Milad Khajavi为我保留了这一天。经过几天的努力,我终于接受了他的想法,在VM上下载了这个包。然后我将.ivy2目录从VM复制到其他集群。现在它的工作没有任何问题。

Download spark-csv to your .m2 directiory, then use spark-shell --packages com.databricks:spark-csv_2.11:1.4.0

下载spark-csv到.m2目录,然后使用spark-shell -packages com.databricks:spark-csv_2.11:1.4.0

If you can't download spark-csv directly, download it in other system and the copy all .m2 directory to your computer.

如果不能直接下载spark-csv,请在其他系统中下载,并将所有.m2目录复制到您的计算机中。

#1


1  

  1. Give the full path of jars and separate them with , instead of ;

    把罐子的全部路径都给他们,并把他们分开,而不是;

    spark-shell --jars spark-shell --jars fullpath\spark-csv_2.11-1.4.0.jar,fullpath\commons-csv-1.2.jar

    jar -jar -jar -jar -jar -jar -jar -jar -jar -jar -jar -jar -jar -jar -jar -jar -jar -jar -jar -jar -jar - \common -csv-1.2 jar

  2. Be sure that you have permissions in the folders (DFS) that tempory files will be written.

    确保在文件夹(DFS)中具有写入临时文件的权限。

#2


0  

Download spark-csv to your .m2 directiory, then use spark-shell --packages com.databricks:spark-csv_2.11:1.4.0

下载spark-csv到.m2目录,然后使用spark-shell -packages com.databricks:spark-csv_2.11:1.4.0

If you can't download spark-csv directly, download it in other system and the copy all .m2 directory to your computer.
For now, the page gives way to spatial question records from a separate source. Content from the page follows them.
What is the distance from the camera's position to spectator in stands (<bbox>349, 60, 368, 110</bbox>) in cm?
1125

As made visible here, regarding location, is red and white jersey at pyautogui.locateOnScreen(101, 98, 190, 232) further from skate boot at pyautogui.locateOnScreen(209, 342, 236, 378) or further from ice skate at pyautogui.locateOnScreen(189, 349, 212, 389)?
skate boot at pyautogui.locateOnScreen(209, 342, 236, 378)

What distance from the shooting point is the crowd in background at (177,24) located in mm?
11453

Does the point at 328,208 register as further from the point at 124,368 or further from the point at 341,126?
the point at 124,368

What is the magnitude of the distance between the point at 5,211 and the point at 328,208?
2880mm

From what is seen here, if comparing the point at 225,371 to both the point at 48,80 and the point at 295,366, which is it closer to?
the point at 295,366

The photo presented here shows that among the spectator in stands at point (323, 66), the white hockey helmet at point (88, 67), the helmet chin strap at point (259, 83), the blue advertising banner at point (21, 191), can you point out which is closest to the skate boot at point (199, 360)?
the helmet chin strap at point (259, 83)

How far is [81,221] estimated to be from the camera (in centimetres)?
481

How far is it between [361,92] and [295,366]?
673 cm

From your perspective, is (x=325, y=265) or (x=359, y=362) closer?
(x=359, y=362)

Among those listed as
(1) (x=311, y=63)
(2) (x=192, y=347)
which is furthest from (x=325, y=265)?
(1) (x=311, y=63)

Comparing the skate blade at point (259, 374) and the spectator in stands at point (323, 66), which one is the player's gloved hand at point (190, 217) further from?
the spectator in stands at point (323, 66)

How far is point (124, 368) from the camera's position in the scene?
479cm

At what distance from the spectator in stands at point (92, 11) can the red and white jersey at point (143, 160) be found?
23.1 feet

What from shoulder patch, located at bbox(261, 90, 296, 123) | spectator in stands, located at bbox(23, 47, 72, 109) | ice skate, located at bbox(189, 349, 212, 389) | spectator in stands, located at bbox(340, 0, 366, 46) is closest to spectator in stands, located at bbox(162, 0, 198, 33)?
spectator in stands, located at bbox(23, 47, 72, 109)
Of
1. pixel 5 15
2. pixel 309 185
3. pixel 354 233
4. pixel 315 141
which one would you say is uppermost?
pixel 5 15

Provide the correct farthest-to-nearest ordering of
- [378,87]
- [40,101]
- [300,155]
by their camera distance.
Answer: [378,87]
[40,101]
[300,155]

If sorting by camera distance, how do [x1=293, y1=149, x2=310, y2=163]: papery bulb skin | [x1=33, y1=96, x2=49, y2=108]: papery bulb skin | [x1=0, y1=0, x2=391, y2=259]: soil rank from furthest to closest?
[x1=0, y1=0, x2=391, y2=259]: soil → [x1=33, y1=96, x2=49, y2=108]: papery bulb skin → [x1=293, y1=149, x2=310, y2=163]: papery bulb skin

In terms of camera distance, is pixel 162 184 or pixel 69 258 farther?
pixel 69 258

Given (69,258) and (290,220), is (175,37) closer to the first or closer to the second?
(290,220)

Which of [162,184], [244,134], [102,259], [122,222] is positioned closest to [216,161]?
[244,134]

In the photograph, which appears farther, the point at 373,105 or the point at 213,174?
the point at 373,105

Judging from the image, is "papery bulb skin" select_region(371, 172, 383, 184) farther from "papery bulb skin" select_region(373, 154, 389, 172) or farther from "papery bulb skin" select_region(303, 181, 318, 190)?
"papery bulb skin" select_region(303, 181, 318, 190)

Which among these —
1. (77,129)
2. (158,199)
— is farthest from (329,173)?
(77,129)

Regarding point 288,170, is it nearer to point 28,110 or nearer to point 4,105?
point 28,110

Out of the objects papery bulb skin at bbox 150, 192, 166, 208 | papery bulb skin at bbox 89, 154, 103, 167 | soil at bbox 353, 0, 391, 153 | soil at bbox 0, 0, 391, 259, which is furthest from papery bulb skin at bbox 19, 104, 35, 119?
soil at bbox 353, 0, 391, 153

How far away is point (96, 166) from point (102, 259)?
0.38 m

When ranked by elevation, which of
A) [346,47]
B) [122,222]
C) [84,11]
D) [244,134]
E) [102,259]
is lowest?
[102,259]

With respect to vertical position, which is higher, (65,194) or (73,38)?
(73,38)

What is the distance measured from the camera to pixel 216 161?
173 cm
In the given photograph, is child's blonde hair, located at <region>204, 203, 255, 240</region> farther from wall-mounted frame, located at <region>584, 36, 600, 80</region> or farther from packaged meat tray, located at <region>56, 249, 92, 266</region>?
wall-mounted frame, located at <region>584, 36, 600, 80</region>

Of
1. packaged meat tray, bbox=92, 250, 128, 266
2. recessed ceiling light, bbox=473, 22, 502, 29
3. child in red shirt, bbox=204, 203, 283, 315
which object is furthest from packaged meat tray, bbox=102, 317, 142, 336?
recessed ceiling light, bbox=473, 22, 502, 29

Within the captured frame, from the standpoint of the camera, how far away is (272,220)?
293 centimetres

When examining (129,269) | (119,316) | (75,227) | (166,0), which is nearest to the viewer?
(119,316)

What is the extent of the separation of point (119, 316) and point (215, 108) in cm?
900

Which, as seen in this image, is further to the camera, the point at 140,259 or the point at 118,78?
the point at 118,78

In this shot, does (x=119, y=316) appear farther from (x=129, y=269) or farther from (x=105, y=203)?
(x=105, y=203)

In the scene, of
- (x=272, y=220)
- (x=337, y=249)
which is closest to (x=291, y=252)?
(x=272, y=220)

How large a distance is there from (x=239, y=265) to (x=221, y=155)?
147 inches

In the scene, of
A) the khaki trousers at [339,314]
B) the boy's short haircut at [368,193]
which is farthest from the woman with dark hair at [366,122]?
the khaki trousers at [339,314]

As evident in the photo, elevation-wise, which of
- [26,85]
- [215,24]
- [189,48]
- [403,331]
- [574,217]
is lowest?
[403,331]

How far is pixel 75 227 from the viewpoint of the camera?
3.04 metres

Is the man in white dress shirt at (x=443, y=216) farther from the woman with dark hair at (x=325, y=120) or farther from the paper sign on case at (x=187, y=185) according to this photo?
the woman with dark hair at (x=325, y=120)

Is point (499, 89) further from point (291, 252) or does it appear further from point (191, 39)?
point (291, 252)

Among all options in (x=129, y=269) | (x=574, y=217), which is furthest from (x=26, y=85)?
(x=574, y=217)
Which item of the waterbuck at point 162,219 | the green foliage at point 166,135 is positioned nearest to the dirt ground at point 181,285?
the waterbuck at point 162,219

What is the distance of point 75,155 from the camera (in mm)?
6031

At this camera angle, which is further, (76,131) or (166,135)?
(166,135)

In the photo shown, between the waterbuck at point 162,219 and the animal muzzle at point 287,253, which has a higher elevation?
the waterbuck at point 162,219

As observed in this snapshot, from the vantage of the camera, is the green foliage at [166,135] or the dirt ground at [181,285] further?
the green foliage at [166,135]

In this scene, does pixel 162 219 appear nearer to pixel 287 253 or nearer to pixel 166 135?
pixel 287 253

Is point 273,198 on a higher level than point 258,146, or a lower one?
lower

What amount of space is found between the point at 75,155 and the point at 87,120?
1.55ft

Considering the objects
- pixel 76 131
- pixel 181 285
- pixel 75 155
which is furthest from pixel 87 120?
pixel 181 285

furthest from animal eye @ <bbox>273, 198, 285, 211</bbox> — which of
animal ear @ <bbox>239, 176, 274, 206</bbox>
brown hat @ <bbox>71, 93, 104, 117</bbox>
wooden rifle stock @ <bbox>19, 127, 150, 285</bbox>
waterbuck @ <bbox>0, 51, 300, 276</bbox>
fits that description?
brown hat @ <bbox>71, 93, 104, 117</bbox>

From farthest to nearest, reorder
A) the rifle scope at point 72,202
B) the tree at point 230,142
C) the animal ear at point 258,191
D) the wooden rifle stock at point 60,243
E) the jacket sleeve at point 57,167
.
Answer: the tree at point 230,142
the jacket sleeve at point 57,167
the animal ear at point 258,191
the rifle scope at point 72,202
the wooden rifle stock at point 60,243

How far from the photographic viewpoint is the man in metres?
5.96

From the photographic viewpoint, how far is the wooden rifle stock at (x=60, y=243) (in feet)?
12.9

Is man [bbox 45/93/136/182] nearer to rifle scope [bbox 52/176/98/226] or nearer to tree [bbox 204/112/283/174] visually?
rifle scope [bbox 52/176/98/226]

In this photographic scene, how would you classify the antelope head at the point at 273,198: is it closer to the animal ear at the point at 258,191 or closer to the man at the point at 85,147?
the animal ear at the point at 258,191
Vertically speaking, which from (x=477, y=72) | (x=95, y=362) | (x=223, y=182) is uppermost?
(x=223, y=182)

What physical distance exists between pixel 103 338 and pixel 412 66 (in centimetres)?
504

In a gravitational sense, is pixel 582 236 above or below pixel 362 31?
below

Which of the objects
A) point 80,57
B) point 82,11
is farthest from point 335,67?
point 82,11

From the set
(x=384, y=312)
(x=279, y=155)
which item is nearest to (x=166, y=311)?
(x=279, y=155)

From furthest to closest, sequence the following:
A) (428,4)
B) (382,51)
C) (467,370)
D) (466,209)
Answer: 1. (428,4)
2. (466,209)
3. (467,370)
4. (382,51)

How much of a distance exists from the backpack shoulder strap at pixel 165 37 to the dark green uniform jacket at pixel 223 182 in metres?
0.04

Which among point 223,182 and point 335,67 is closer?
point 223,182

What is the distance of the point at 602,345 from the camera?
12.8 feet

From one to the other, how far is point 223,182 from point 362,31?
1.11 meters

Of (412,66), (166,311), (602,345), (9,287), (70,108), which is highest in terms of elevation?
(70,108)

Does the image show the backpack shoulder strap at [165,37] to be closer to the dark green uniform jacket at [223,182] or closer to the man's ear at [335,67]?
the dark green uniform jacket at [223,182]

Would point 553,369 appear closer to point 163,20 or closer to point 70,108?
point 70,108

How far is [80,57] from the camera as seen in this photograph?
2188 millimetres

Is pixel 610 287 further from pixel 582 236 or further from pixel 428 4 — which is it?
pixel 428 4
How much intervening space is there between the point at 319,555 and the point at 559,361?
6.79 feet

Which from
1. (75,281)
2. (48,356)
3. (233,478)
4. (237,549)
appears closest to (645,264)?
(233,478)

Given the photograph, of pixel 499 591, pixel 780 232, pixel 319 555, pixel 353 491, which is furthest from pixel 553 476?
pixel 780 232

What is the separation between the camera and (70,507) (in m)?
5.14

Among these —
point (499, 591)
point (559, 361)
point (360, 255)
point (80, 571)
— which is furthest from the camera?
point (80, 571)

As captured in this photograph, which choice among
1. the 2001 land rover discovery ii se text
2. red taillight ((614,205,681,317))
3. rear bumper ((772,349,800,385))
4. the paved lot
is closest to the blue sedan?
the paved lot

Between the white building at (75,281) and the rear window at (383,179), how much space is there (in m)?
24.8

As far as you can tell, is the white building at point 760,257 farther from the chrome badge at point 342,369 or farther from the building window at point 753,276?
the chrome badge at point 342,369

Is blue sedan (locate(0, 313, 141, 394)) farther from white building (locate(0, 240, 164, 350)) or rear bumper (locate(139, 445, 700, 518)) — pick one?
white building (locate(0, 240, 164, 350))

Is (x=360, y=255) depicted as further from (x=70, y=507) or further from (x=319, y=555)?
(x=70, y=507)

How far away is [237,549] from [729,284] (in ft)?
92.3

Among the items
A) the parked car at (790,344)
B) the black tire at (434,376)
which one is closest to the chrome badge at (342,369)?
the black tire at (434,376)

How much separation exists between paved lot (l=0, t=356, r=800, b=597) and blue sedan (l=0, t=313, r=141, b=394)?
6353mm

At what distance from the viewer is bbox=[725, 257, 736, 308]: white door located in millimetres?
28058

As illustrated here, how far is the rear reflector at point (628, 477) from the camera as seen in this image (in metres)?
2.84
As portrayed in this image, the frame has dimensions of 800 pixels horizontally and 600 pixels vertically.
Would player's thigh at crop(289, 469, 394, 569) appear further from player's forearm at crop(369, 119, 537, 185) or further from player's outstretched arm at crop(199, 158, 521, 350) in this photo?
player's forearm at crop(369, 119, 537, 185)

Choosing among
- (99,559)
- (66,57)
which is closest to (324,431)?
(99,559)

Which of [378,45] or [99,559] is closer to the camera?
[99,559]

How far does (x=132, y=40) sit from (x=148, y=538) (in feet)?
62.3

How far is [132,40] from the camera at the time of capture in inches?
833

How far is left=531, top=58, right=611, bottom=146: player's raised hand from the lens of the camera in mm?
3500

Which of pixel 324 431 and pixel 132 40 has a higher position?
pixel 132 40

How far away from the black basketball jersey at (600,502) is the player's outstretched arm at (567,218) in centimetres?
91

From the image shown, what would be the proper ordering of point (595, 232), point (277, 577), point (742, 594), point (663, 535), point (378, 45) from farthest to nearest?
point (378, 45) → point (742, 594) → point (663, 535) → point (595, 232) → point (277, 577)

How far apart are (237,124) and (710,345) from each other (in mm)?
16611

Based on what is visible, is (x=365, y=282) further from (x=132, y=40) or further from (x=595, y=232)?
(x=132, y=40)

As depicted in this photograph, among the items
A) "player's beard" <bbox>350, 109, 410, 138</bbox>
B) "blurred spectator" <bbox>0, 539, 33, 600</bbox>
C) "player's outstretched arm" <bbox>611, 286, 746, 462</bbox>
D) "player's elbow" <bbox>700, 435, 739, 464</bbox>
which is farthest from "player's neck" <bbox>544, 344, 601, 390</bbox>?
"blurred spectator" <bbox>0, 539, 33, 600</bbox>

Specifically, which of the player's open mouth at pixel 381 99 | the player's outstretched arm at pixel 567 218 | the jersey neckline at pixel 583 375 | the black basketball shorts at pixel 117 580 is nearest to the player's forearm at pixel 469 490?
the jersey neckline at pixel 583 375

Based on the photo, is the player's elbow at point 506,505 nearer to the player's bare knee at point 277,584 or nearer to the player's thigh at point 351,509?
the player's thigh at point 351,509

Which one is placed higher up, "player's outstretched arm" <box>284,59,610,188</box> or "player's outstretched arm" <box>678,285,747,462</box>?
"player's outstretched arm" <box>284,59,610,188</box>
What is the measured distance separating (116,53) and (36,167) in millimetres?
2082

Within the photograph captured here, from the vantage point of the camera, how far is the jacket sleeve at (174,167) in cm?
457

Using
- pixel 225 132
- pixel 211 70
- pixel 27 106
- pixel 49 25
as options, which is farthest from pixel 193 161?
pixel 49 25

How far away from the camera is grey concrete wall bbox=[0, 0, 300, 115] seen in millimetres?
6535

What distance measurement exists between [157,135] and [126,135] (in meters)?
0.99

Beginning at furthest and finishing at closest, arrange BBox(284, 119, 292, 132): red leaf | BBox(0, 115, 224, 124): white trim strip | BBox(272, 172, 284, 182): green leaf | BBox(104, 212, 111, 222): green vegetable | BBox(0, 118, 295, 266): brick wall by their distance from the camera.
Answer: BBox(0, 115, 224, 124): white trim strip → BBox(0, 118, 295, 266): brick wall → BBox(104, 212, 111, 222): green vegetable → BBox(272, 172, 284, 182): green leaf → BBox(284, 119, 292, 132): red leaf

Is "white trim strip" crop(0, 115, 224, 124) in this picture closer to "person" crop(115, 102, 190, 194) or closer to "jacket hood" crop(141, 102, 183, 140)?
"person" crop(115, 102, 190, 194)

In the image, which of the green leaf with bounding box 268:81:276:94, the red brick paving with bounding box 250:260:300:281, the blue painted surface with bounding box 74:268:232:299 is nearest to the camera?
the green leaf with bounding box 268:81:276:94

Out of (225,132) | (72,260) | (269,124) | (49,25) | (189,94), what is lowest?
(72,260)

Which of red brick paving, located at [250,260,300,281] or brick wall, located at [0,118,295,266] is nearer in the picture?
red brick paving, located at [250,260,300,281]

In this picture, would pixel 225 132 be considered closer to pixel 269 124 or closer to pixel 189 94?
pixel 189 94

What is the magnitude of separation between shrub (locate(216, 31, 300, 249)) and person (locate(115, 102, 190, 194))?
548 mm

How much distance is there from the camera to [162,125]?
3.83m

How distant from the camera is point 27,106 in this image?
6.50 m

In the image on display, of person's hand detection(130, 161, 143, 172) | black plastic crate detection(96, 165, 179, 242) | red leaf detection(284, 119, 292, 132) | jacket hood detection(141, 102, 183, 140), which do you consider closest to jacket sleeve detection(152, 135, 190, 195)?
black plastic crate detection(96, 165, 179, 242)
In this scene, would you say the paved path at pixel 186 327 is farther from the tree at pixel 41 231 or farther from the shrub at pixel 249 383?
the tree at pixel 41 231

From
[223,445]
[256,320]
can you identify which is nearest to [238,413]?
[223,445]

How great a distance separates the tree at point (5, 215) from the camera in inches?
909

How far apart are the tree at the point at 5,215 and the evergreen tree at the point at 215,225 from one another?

如果不能直接下载spark-csv,请在其他系统中下载,并将所有.m2目录复制到您的计算机中。

#3


0  

Instead of using sqlContext.read, I used the following code to turn my .csv file into a dataframe. Suppose the .csv file has 5 columns as follow:

而不是使用sqlContext。我使用以下代码将.csv文件转换为dataframe。假设.csv文件有以下5列:

case class Flight(arrDelay: Int, depDelay: Int, origin: String, dest: String, distance: Int)

Then:

然后:

val flights=sc.textFile("2008.csv").map(_.split(",")).map(p => Flight(p(0).trim.toInt, p(1).trim.toInt, p(2)
, p(3), p(4).trim.toInt)).toDF()

#4


0  

Milad Khajavi saved the day for me. After days of battling with getting spark-csv to work on a cluster where there is no internet access, I finally took his idea, downloaded the package on a VM. Then I copied .ivy2 directory from the VM to other cluster. Now its working without any issues.

Milad Khajavi为我保留了这一天。经过几天的努力,我终于接受了他的想法,在VM上下载了这个包。然后我将.ivy2目录从VM复制到其他集群。现在它的工作没有任何问题。

Download spark-csv to your .m2 directiory, then use spark-shell --packages com.databricks:spark-csv_2.11:1.4.0

下载spark-csv到.m2目录,然后使用spark-shell -packages com.databricks:spark-csv_2.11:1.4.0

If you can't download spark-csv directly, download it in other system and the copy all .m2 directory to your computer.

如果不能直接下载spark-csv,请在其他系统中下载,并将所有.m2目录复制到您的计算机中。